La justice sénégalaise a donné 'avis favorable' dans le cadre de la demande d'extradition formulée par les autorités judiciaires marocaines concernant les trois présumés terroristes Si Mouhamed Nadane, Mouhamed Nadane et Moulaye El Hatlani. La décision est tombée de la Chambre d'accusation. Ainsi, le dernier mot revient au chef de l'Etat sénégalais qui doit signer le décret d'extradition. C'est à cet instant seulement que la requête du royaume chérifien aura les résultats escomptés.
La position de la justice sénégalaise sur le dossier des trois présumés terroristes marocains Si Mouhamed Nadane, Mouhamed Nadane et Moulaye El Hatlani est désormais connue. En effet, dans le cadre de la demande d'extradition formulée par les autorités judiciaires marocaines, concernant leurs trois ressortissants accusés de terrorisme et actuellement en détention au Sénégal, Dame justice vient de décider du sort des trois mis en cause. C'est dans la matinée d'hier que la Chambre d'accusation, relevant de la Cour d'appel de Dakar, a donné 'avis favorable' par rapport à la sollicitation des autorités judiciaires du royaume chérifien.
Le Maroc, qui réclame aujourd'hui à notre pays la tête de ses trois ressortissants, soutient que ces derniers sont en relation terroriste avec le groupe Al Qaïda. Dans la missive adressée au Sénégal pour exiger l'extradition des sus nommés, le royaume chérifien estime, également, que ses trois ressortissants engagés par une organisation terroriste somalienne s'apprêtaient à se rendre dans un camp d'entraînement militaire basé en Somalie, en passant par le Sénégal. L'objectif final était, selon les autorités marocaines, de s'attaquer à la police et à la gendarmerie marocaines pour perpétrer des attentats dans le pays.
Les membres du trio marocain estiment aujourd'hui que si jamais ils sont extradés vers leur patrie, ils seront aussitôt torturés et exécutés par les autorités de leur pays. Et c'est tout le sens de la mise en garde de leur avocat, Me Assane Dioma Ndiaye, qui intercède en leur faveur, en agissant à titre de bénévole et au nom de la Ligue sénégalaise des droits humains. Me Assane Dioma Ndiaye rappelle, à cet effet, la convention des Nations unies contre la torture que le Sénégal a ratifié : 'Aucun pays n'a le droit d'extrader des personnes vers un autre pays où ils risquent d'être victimes de violations de droits humains tels que les tortures, le traitement cruel, inhumain et dégradant ainsi que les exécutions sommaires'.
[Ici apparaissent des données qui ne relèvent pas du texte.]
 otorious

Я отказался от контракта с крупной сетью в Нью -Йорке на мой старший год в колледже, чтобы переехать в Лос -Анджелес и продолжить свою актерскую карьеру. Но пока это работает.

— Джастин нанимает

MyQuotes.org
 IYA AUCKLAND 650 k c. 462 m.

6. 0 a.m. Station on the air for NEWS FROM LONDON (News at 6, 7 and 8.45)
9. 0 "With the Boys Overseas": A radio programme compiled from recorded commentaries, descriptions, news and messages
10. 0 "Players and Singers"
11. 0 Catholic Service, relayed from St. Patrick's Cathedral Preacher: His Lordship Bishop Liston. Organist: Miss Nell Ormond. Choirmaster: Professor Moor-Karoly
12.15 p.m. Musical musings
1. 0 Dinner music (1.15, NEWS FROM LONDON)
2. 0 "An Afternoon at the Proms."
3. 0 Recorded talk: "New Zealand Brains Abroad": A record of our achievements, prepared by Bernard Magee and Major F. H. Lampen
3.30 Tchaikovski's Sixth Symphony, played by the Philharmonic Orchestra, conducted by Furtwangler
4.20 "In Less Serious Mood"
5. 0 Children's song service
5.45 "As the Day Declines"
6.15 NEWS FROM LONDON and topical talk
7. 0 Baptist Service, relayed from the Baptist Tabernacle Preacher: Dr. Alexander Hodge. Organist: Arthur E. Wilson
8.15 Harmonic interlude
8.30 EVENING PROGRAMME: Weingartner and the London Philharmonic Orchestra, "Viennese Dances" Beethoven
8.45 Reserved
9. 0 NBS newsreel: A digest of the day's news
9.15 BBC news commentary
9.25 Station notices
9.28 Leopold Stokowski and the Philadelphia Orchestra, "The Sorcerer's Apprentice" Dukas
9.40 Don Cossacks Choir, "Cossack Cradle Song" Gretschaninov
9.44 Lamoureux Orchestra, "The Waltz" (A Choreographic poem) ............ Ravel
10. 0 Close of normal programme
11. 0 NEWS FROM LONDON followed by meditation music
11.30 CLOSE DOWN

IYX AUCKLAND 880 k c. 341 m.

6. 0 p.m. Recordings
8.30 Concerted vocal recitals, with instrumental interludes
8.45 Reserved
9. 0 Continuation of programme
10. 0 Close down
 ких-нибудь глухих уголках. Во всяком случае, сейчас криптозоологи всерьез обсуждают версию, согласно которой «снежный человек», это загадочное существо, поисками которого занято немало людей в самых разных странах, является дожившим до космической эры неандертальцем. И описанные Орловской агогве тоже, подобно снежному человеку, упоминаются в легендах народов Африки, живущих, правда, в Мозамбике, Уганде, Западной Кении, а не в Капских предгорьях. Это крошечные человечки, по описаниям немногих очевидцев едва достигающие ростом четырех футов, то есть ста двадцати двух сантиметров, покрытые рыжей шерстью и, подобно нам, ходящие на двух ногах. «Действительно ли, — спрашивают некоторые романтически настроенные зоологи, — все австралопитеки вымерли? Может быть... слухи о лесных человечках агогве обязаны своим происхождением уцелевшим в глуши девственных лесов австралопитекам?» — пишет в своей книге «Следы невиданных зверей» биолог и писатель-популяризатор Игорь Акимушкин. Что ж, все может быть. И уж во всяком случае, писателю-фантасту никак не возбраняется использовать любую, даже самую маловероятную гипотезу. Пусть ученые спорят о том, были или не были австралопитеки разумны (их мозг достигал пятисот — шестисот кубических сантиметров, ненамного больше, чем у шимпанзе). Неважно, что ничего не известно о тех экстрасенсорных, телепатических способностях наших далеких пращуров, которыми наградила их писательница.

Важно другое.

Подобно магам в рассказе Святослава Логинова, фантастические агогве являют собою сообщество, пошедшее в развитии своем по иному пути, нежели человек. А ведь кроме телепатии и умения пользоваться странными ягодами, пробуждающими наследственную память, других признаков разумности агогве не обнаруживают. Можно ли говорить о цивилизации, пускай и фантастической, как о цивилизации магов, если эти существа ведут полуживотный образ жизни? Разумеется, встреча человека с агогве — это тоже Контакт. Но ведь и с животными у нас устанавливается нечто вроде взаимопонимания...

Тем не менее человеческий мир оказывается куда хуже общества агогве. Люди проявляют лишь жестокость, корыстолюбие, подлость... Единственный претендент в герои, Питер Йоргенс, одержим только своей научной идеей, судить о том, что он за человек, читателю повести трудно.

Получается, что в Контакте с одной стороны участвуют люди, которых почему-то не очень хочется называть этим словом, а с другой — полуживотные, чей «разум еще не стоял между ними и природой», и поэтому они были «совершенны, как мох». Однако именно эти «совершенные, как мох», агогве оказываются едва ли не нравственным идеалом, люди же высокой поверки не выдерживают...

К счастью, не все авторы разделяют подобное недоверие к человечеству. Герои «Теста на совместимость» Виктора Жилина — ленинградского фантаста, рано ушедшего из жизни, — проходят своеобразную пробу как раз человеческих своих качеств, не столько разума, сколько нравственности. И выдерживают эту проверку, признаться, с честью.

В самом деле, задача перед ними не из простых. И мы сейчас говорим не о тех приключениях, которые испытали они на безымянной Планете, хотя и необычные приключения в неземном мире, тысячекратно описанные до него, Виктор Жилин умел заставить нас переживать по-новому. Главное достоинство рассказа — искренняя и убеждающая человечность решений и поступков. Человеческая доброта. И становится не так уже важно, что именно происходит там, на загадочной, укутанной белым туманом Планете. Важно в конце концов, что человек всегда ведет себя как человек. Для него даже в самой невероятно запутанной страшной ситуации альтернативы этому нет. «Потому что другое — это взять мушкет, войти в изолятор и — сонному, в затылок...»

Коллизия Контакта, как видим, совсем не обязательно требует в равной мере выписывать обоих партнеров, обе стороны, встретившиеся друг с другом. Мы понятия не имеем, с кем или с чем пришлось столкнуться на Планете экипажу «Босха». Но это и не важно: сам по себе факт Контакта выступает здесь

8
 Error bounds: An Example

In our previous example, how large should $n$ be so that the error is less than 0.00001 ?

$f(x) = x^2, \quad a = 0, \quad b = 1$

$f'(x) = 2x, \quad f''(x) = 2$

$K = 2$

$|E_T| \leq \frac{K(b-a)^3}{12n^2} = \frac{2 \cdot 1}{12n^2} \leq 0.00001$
Ainsi, c'est compte tenu du 'régime marocain peu respectueux des droits humains' et au nom de la 'prévention de violation éventuelle de droits humains' que Me Ndiaye craint pour ceux qu'il décrit comme étant des 'victimes potentiels de violations de droits humains'. Selon l'avocat, ces Marocains 'risquent d'être persécutés, une fois extradés vers leur pays d'origine'. 'Les juridictions supranationales en matière de droits de l'homme telles que la Cour européenne et la Cour inter-américaine ont toujours fait défense aux Etats de ne pas extrader des personnes vers un autre Etat où elles risquent de subir des violations de droits humains', note Me Assane Dioma Ndiaye. Au bout du compte, la Ligue sénégalaise des droits humains compte tenter un dernier recours auprès du président de la République pour sauver ces trois personnes qui craignent pour leur survie, si toutefois elles sont extradées vers leur terre natale.
Les trois ressortissants marocains, Si Mouhamed Nadane, Mouhamed Nadane et Moulaye El Hatlani, dépeints comme étant des terroristes, ont été pris dans les mailles de la justice sénégalaise avec le concours des autorités marocaines qui ont signalé leur présence dans notre pays. A cette occasion, les autorités policières sénégalaises ont saisi l'organisation de police criminelle Interpol qui a procédé à l'arrestation des trois mis en cause. Ces derniers seront finalement déférés à la Maison d'arrêt et de correction (Mac) de Rebeuss où ils sont en détention, depuis maintenant un mois.
Le chef de l'Etat va-t-il suivre la voie empruntée par la justice sénégalaise, en signant le décret d'extradition des trois 'terroristes' marocains ? La question qui taraude nombre d'observateurs reste suspendue sur toutes les lèvres. L'opinion publique sera bientôt édifiée de la décision finale du Sénégal dans le cadre de ce dossier qui, soutient-on, peut influer sur les relations diplomatiques entre le Sénégal et le Maroc.